*Text block*:
****

SZDIK v Minister for Immigration

Case

[2005] FMCA 242

25 February 2005


FEDERAL MAGISTRATES COURT OF AUSTRALIA

SZDIK v MINISTER FOR IMMIGRATION [2005] FMCA 242
MIGRATION – RRT decision – Bangladeshi member of BNP claiming fear of fundamentalist Muslims – Tribunal found evidence not credible – no jurisdictional error.
Migration Act 1958 (Cth), ss.422B, 424A, 424A(3), 424A(1), 483A, Part 8
Judiciary Act 1903 (Cth), s.39B
NARV vMinister for Immigration & Multicultural & Indigenous Affairs (2003) 203 ALR 494
Minister for Immigration & Multicultural & Indigenous Affairs v NAMW [2004] FCAFC 264
Plaintiff S157/2002 v Commonwealth of Australia (2003) 211 CLR 476
Applicant: SZDIK
Respondent: MINISTER FOR IMMIGRATION & MULTICULTURAL & INDIGENOUS AFFAIRS
File Number: SYG 1127 of 2004
Judgment of: Smith FM
Hearing date: 25 February 2005
Delivered at: Sydney
Delivered on: 25 February 2005

REPRESENTATION

Counsel for the Applicant: Applicant in person
Counsel for the Respondent: Ms McNaughton
Solicitors for the Respondent: Blake Dawson Waldron

ORDERS

  1. Application dismissed.

  2. Applicant to pay the respondent’s costs in the sum of $5000.

FEDERAL MAGISTRATES
COURT OF AUSTRALIA AT
SYDNEY

SYG 1127 of 2004

SZDIK

Applicant

And

MINISTER FOR IMMIGRATION & MULTICULTURAL & INDIGENOUS AFFAIRS

Respondent

REASONS FOR JUDGMENT

(revised from transcript)

  1. This is an application under s.483A of the Migration Act 1958 (Cth) challenging a decision of the Refugee Review Tribunal dated


    27 February 2003 and handed down on 20 March 2003.  The Tribunal affirmed a decision of a delegate taken on 31 May 2001 refusing the applicant a protection visa.  The applicant applied for the visa on


    17 May 2001 with the assistance of solicitors who also subsequently helped him in his appeal to the Tribunal.  He had been in Australia since 15 March 1997, having entered Australia on a one month visitor's visa.

  2. Under s.483A the court has “the same jurisdiction as the Federal Court in relation to a matter arising under this Act”. The relevant jurisdiction in a matter such as the present is under s.39B of the Judiciary Act 1903 (Cth), but subject to limitations under Part 8 of the Migration Act. As interpreted in Plaintiff S157/2002 v Commonwealth of Australia (2003) 211 CLR 476, I must find that the Tribunal decision was affected by jurisdictional error before I have power to set aside the decision and remit the case to the Tribunal.

  3. The Court has no power to set aside the Tribunal decision merely because it has sympathy for the applicant, or thinks that he should have an opportunity for his case to be further investigated.  It is not the function of the Court to assess the merits of the claim to be a refugee and to have a protection visa, except in so far as these may reveal jurisdictional error.

****

*Exercise instructions*:
Write the next part of the SZDIK v Minister for Immigration judgment, picking up after its last paragraph.

*Record extracts*:
****

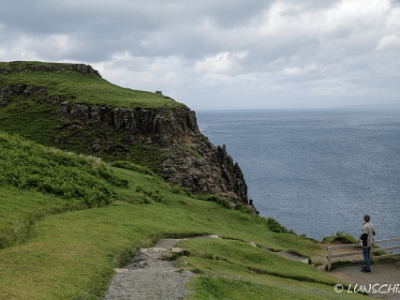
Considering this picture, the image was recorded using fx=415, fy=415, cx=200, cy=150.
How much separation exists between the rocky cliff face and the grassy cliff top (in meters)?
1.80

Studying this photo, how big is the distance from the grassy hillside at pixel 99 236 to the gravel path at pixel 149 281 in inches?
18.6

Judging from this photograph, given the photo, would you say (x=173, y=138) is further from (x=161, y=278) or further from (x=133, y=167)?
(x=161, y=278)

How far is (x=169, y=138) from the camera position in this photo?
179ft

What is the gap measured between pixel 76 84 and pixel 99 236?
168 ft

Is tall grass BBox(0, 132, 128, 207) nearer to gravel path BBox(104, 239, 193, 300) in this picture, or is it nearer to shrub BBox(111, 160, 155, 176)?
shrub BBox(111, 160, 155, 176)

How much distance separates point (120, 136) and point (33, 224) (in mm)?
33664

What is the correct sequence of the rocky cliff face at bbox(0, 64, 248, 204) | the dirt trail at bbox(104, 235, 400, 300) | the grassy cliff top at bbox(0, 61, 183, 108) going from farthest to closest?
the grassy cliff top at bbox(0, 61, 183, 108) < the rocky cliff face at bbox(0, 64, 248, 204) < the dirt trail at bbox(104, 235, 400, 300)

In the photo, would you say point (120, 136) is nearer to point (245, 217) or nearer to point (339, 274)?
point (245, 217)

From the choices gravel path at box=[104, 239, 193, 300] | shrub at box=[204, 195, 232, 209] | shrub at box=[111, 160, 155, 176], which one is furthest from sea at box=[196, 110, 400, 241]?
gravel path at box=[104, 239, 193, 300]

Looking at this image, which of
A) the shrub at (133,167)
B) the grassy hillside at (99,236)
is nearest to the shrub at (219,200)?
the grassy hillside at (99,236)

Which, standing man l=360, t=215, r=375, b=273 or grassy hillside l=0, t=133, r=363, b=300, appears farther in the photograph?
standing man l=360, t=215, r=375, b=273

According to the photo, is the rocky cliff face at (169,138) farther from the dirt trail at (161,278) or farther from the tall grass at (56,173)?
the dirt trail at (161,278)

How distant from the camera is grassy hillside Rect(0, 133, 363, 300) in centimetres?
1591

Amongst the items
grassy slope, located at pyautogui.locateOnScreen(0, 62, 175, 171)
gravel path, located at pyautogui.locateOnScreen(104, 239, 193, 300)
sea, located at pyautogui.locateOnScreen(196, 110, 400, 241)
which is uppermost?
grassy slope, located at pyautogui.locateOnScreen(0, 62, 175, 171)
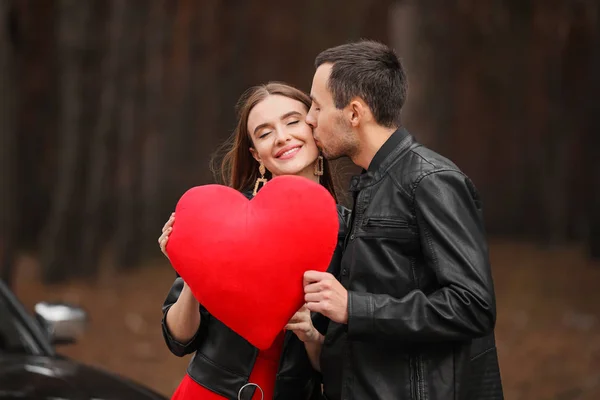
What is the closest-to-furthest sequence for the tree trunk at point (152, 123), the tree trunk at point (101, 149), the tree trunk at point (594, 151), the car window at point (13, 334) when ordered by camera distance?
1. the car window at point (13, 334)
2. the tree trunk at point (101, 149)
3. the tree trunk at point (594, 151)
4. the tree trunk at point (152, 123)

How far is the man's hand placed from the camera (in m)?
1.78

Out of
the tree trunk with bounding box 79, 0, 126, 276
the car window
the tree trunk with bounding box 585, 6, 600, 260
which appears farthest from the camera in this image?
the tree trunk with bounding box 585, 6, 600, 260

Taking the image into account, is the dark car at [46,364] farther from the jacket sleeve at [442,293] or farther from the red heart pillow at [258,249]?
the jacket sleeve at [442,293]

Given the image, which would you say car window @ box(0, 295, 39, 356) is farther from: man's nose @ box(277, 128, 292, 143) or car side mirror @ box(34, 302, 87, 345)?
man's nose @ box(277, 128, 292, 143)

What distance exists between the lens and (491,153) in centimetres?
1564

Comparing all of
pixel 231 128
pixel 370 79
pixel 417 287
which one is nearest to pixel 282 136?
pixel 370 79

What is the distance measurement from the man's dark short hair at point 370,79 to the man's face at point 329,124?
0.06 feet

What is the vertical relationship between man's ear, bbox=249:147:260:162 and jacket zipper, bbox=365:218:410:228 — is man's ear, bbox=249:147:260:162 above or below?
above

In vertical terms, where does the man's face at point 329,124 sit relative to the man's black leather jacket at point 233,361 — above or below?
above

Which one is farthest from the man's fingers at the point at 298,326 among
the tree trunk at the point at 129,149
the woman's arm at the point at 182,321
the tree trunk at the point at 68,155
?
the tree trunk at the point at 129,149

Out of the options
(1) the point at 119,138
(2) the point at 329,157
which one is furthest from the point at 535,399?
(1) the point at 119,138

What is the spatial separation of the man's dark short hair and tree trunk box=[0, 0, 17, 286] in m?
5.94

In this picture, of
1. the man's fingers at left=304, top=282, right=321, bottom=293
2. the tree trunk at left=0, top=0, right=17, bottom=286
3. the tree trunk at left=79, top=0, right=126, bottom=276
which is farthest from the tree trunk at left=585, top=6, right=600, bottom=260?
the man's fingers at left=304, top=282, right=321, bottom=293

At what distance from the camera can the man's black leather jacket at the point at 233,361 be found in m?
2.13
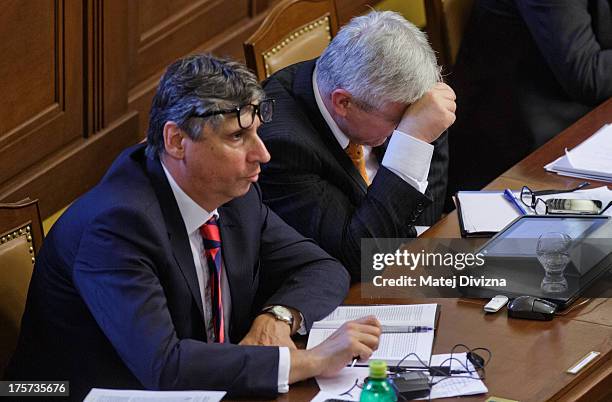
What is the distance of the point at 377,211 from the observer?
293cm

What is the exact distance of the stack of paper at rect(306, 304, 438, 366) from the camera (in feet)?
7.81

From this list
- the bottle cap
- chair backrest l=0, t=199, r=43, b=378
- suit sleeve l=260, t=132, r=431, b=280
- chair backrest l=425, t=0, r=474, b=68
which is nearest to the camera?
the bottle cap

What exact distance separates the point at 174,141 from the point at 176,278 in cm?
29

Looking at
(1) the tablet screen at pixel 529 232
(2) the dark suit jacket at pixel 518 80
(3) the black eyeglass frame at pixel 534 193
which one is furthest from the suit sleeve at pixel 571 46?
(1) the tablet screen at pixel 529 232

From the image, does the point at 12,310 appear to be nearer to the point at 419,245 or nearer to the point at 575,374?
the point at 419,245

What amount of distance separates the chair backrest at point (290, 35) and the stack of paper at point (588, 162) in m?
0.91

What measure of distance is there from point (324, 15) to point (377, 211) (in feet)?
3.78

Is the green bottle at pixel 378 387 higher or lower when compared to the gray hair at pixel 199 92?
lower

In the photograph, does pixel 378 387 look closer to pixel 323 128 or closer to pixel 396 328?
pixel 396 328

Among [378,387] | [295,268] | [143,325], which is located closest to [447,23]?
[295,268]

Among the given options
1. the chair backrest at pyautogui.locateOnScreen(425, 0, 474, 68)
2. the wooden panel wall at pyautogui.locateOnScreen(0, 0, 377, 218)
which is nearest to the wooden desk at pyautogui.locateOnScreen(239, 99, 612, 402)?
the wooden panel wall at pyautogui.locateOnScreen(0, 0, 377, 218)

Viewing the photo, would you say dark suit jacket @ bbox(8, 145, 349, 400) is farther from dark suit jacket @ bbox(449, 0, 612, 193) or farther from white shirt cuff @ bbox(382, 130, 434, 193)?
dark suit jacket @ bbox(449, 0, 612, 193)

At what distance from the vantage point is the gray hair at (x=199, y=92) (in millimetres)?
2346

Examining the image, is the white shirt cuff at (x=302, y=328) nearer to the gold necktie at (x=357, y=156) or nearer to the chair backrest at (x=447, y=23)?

****

*Response for this exercise*:
  4. As I have indicated, the application for protection visa was lodged by solicitors, Messrs Parish Patience, on 2 May 2001.  In the covering letter the solicitors said:

    The applicant fears persecution in Bangladesh because of his political and religious principles which has (sic) brought him into conflict with his family and other members of society there and the current political elite.

  5. The solicitors also provided general comments in relation to the applicant and the situation in Bangladesh.  In the body of the application, which was verified by statutory declaration by the applicant, only brief claims were set out.  These are set out in full and explored by the Tribunal in its reasons.  At the end of its reasons it sufficiently summarised them as follows:

    The applicant claims that he has been a member of the BNP since his college days in the 1980s, he claims that he had problems with corrupt police in the family's garment factory.  He claims that his free-thinking religious ideas has caused him to have problems with his family and he believes that fundamentalist Muslims will attack him because of his beliefs.  He also fears harm from Awami League activists.  He also has claimed that the family business has been taken over by criminals with links to the Awami League.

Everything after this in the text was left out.